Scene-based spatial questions
** start **
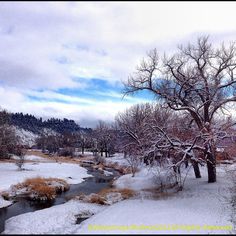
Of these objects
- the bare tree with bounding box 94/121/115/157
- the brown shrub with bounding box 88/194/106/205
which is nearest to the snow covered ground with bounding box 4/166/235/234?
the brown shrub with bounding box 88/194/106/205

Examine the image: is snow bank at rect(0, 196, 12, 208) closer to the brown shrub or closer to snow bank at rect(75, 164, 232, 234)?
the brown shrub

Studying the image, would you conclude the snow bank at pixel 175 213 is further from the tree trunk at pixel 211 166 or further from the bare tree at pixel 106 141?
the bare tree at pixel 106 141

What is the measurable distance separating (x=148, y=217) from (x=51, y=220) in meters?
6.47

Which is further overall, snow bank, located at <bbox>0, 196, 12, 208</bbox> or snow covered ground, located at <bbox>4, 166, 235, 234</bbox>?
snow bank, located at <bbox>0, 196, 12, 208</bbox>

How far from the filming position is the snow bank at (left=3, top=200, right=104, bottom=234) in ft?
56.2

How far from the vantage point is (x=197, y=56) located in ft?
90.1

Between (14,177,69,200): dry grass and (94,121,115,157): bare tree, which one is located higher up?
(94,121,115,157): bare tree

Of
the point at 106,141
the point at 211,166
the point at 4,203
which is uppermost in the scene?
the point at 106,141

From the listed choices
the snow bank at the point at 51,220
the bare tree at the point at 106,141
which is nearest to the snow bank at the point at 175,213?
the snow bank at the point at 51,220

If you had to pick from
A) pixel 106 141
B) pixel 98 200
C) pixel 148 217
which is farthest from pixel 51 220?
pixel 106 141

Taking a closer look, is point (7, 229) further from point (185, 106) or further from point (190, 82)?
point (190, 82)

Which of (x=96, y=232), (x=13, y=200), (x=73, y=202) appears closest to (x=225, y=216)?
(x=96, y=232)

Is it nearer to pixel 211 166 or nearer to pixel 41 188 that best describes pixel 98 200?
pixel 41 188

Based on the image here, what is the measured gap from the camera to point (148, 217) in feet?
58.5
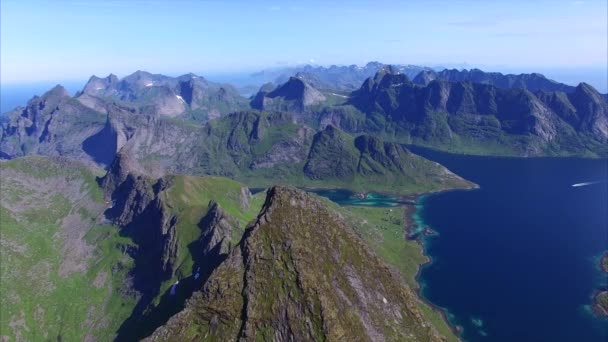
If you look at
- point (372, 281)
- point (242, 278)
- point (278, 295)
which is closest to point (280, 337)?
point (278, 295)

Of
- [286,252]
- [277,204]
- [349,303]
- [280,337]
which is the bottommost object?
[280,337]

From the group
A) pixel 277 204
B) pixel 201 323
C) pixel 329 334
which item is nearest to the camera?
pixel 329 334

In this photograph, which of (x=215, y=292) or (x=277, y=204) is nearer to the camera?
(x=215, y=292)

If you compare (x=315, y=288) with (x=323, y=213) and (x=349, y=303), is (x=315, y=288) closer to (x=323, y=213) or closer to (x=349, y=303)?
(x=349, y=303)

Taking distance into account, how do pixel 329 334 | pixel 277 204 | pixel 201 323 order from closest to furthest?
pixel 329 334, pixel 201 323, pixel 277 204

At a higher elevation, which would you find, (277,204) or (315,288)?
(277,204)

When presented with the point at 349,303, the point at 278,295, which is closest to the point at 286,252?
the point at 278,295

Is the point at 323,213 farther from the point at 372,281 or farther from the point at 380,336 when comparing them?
** end **
**TASK BRIEF:** From the line containing "If you look at" down to the last line, reproduce the records exactly. Include both ends.

**SOLUTION:**
If you look at
- point (372, 281)
- point (242, 278)
- point (278, 295)
which is closest to point (280, 337)?
point (278, 295)

Of
- [286,252]
- [277,204]
- [349,303]
- [280,337]
which is the bottommost object?
[280,337]

From the group
A) pixel 277 204
B) pixel 201 323
C) pixel 329 334
which item is nearest to the camera?
pixel 329 334

In this photograph, which of (x=215, y=292) or (x=277, y=204) is nearer to the camera?
(x=215, y=292)

If you compare (x=315, y=288) with (x=323, y=213) and (x=349, y=303), is (x=315, y=288) closer to (x=323, y=213) or closer to (x=349, y=303)?
(x=349, y=303)

Taking distance into account, how do pixel 329 334 | pixel 277 204 | pixel 201 323 order from closest to furthest?
pixel 329 334, pixel 201 323, pixel 277 204

At a higher elevation, which would you find, (277,204) or (315,288)?
(277,204)

When presented with the point at 349,303, the point at 278,295, which is closest to the point at 286,252?
the point at 278,295

Is the point at 323,213 farther from the point at 372,281 or farther from the point at 380,336 when comparing them?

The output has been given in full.